* [Jobs]
1. In the blog post, copy everything from "Amba over at" down to "pass it on.", swapping "Solstice" for "the holidays".
2. According to the blog post, at what hour did the writer come to after starting The Sweet Everlasting one evening?

Amba over at Ambivablog tagged me last week. Its my first tag as a Blogger, and I got that rush she wrote about, first felt playing tagging elementary school games. Since Solstice, we’ve been traveling and now, ramping up with a new semester’s course load, I’m starting to get back into the rhythm that allows time for at least sporadic blogging. This tag is a great one, though. I’m happy to (belatedly) throw in and pass it on.
1) Name a book that you want to share so much that you keep giving away copies.
The Sweet Everlasting by Judson Mitcham. I started this book one evening after supper and came to at four am, heart racing, reading and re-reading the last pages. I never did fall asleep. I gave the (borrowed) copy back and immediately ordered two for myself. I have managed to keep my hands on one. It is a beautifully woven story of growing up and being grown up in the old deep south, with all the scents and sounds and beauty of that landscape, and the brutality of it.
If they were easier to get hold of, I would give away copies of George MacDonald’s The Golden Key to everyone I spoke to. Unfortunately, the most accessible copies are abridged, and I have yet to find an in-print volume containing that single story. If you can get your hands on it, do. There is a link to the entire text on my sidebar, but I am loathe to recommend reading such a jewel on a glowing LCD. It needs a fireplace, hot chocolate, thick quilts. And most of all, it needs to be read aloud.

* [Data excerpts]
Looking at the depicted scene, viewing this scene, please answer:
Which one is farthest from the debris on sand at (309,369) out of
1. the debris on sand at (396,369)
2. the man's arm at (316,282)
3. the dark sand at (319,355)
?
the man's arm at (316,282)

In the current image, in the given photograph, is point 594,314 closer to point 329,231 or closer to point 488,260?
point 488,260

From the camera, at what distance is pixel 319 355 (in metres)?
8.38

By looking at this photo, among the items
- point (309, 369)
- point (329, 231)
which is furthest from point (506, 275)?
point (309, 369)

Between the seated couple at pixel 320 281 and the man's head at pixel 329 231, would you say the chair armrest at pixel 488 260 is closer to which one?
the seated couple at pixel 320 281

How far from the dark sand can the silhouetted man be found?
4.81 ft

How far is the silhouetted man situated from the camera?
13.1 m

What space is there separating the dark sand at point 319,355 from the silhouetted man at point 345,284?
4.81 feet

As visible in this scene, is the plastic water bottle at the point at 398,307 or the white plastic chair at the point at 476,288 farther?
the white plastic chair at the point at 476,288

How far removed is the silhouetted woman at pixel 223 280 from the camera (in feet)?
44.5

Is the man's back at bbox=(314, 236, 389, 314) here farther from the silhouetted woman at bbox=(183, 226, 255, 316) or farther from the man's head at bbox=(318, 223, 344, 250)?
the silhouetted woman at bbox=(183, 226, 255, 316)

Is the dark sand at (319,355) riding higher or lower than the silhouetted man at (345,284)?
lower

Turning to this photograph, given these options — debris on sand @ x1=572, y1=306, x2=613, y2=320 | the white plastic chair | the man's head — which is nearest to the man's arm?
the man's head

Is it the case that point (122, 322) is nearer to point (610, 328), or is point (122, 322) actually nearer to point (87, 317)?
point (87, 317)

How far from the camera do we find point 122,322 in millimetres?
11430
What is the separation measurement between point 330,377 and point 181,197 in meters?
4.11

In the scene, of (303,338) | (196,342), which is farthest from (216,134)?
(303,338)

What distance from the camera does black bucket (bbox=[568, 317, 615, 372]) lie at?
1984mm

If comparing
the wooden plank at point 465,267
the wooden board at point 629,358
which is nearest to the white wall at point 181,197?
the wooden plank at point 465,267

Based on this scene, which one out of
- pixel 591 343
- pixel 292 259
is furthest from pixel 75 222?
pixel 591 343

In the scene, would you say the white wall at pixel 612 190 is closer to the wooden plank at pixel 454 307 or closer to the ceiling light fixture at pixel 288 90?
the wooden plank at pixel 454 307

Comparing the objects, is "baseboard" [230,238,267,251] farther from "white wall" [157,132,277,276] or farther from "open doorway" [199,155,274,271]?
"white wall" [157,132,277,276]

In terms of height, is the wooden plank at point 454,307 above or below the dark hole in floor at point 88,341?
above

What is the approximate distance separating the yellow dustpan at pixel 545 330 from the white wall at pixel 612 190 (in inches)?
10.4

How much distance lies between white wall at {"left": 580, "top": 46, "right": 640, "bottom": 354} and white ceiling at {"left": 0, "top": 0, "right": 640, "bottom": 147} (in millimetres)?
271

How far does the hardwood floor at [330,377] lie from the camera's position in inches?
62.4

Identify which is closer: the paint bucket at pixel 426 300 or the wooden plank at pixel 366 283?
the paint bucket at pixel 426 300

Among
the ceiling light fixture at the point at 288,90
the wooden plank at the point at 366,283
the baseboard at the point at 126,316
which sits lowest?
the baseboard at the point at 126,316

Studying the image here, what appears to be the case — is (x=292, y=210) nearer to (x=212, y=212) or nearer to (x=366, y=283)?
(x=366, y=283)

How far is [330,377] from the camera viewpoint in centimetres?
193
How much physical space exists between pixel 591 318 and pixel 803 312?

---

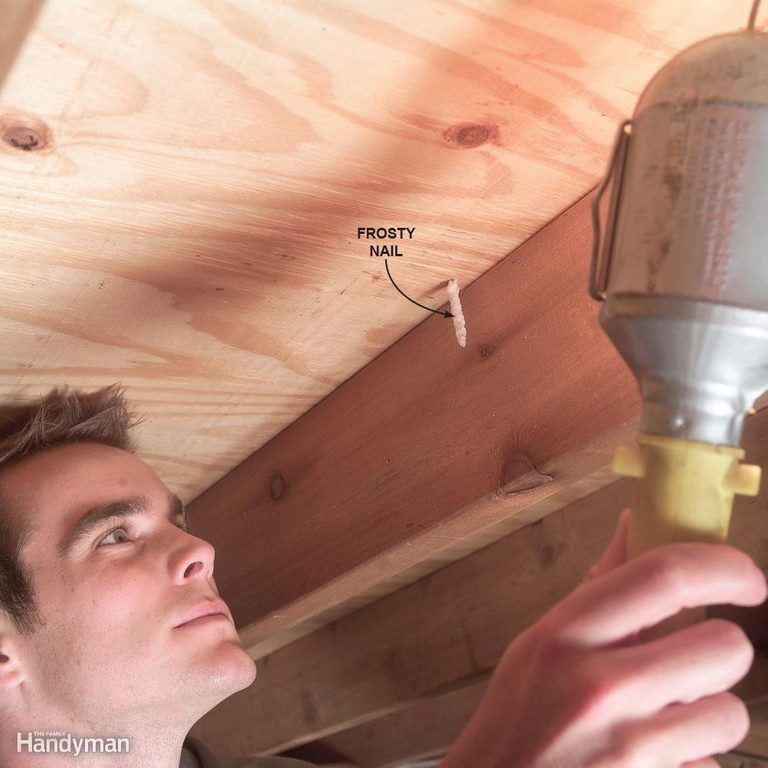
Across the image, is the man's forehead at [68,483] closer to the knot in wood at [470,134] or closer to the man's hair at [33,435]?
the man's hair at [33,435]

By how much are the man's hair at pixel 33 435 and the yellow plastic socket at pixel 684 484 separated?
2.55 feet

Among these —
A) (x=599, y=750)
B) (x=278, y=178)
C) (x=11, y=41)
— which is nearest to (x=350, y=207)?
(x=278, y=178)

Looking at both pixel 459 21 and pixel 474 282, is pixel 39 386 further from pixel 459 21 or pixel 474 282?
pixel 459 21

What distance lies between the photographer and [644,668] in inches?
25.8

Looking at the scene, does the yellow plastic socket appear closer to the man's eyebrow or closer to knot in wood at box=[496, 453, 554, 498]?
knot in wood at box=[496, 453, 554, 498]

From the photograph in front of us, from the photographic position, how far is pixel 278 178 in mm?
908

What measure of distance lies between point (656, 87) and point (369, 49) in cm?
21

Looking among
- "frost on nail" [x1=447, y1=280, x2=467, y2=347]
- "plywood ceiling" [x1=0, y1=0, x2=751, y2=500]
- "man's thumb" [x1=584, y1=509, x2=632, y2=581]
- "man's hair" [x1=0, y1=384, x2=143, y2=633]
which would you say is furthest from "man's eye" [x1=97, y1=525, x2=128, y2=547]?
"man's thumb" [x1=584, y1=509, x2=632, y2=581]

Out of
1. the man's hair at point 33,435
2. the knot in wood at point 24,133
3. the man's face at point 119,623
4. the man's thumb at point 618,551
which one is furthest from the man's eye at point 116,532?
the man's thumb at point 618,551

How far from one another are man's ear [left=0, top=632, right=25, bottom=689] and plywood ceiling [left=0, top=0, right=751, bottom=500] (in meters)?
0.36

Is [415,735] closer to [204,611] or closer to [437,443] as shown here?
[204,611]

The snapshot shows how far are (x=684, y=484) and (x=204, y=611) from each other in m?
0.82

* [Solutions per task]
1.
Amba over at Ambivablog tagged me last week. Its my first tag as a Blogger, and I got that rush she wrote about, first felt playing tagging elementary school games. Since the holidays, we’ve been traveling and now, ramping up with a new semester’s course load, I’m starting to get back into the rhythm that allows time for at least sporadic blogging. This tag is a great one, though. I’m happy to (belatedly) throw in and pass it on.

2. Four am.